Longhorn's zeal for towing hasn't gone unnoticed by the state. In a massive docket, a prosecutor for the Texas Department of Licensing and Regulation has compiled a list of all the laws that Longhorn has violated since mid-2013.

There are many of them, and they each come with a fine. Unless Longhorn can beat the charges at an administrative hearing scheduled next year, Longhorn will owe the state a grand total of $88,900 worth of fines.

"This is bullshit, these are my first offenses. I'm not going to even get fined or suspended or nothing. It's going to end up being nothing. It's my first fine, it's all bullshit," said a Longhorn representative when reached by telephone.

This is the same anonymous Longhorn representative who inspired a resident at Dallas' Pecan Tree apartments to call the cops last year, after a fight over Longhorn's continuous towing of residents' cars got out-of-hand. The resident, Chris Stoffers, said that a Longhorn employee who identified himself only as "Patrick" had called him and threatened him the night before a court hearing over Longhorn's towing. "He said if he sees me in public he's going to fuck me up ... and good luck getting to the tow hearing tomorrow because my car won't be there," Stoffers claimed.

At the time, Patrick denied that he threatened the man, and according to a brief statement he gave on the phone yesterday, the real story is that Longhorn has just been victimized by some extremely cruel car owners.

"They're ripping the signs down, calling the state and taking pictures of it. That's what I'm being fined for, OK?," said Patrick, referring to all the TDLR violations Longhorn received for not having the correct signs warning people about tow trucks. The TDLR also accuses Longhorn of withholding someone's car unless the owner paid the $186 in cash -- an accusation Patrick said is a lie. "We did take credit cards that day," he insisted. He was confident he'd successfully appeal the fine.
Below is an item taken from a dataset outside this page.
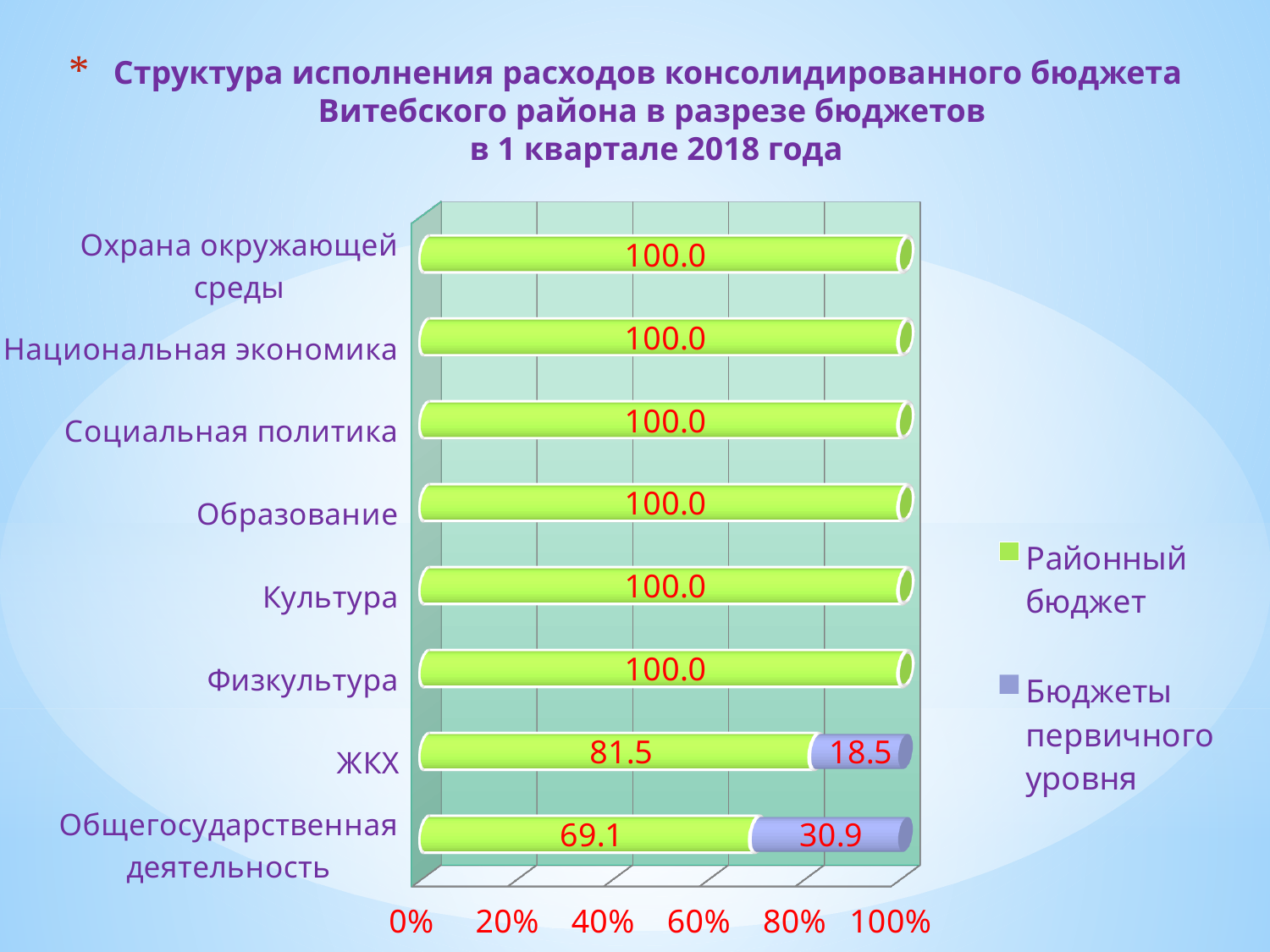
How many series does the legend list? 2 Which category has the lowest value for Районный бюджет? Общегосударственная деятельность What is the value of Бюджеты первичного уровня for Общегосударственная деятельность? 30.9 What is the value of Районный бюджет for Общегосударственная деятельность? 69.1 What is the value of Бюджеты первичного уровня for ЖКХ? 18.5 What is the value of Районный бюджет for ЖКХ? 81.5 Which category has the larger Районный бюджет value: ЖКХ or Общегосударственная деятельность? ЖКХ Which category has the highest value for Бюджеты первичного уровня? Общегосударственная деятельность What is the difference between the Районный бюджет values for ЖКХ and Общегосударственная деятельность? 12.4 How many categories are shown on the chart? 8 What is the total of the stacked bar for ЖКХ? 100.0 What kind of chart is shown on the slide? Bar chart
"It's all about money with the state. I don't want any more phone calls, OK? Because this is a bullshit thing."

See also: Longhorn Wrecker Illegally Towed a Car, Called the Owner the Night Before Court, and Still Lost

Apartment managers aren't supposed to get kickbacks from tow companies, though it's a law that's frequently flouted. In Longhorn's case, the TDLR says that they visited Dallas' Pecan Tree Apartments and manager Brenda Rodriguez admitted to the agency that Longhorn "provided parking permits and also painted and stripped the facility lot" at no charge, which the TDLR counts as a kickback.

See also: The Kings of the Apartment Lot Tow

The TDLR also found violations at Longhorn's own Dallas storage lot. The lot's landscaping, according to the TDLR investigator who visited last year, consisted of "weeds and overgrown vegetation up to one foot in height."